Dans les mois qui ont suivi la tournée de Samantha en tant qu '«ambassadeur de bonne volonté», les relations entre l'Union soviétique et les États-Unis ont continué à se détériorer. Le monde a failli sombrer dans la guerre nucléaire lors d'un exercice d'entraînement de l'OTAN et des forces américaines intitulé «Able Archer» en novembre.

"Les dirigeants des superpuissances ne s'étaient pas rencontrés depuis des années et le dialogue avait été rompu", déclare Marc Ambinder, professeur de journalisme à l'université de Californie du Sud et auteur du prochain ouvrage The Brink: President Reagan and la peur de la guerre nucléaire de 1983 . "Je ne pense pas que [le voyage de Samantha] ait eu beaucoup d'effet, mais il reflétait le courant croissant d'Américains qui se montraient généralement sceptiques face à une accumulation nucléaire."
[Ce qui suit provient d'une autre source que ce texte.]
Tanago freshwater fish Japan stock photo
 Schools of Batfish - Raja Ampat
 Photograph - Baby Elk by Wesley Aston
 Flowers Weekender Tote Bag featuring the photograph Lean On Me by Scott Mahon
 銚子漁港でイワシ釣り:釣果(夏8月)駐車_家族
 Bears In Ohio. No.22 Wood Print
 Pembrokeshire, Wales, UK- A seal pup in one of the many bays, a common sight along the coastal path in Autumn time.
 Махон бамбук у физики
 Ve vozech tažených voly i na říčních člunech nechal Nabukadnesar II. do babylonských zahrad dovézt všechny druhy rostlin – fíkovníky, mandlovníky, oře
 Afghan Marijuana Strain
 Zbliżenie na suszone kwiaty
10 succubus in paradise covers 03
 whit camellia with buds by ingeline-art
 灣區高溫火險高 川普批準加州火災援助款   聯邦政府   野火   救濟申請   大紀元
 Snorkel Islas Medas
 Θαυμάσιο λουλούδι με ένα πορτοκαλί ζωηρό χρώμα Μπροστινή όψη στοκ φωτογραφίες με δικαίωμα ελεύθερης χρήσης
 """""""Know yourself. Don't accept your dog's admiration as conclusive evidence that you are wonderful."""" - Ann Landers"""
Alors que la guerre froide continuait de mijoter, Samantha semblait prête à rester aux yeux du public comme un gage de ce que la curiosité et l'ouverture pouvaient accomplir. Mais en août 1985, Samantha et son père ont été tués dans un accident d’avion alors qu’ils rentraient chez eux dans le Maine. L'année suivante, la mère de Samantha, Jane, est revenue en Union soviétique avec 20 camarades de classe de Samantha et a visité quelques-uns des nombreux monuments commémoratifs de sa fille. Pendant des années, Jane a également dirigé une fondation qui promouvait les échanges culturels entre des étudiants de l'URSS et des États-Unis.

Même si le voyage de Samantha n’a peut-être pas modifié la guerre, Ambinder pense toutefois que les échanges culturels ont un impact sur la façon dont les nations se voient. «Ce sont souvent des gens ordinaires ou des universitaires ou des médecins et des professionnels qui fournissent des descriptions beaucoup plus détaillées de la vie quotidienne», explique Ambinder.

Et pendant quelques années, cette fenêtre sur la vie américaine ordinaire a été offerte par Samantha et sa famille.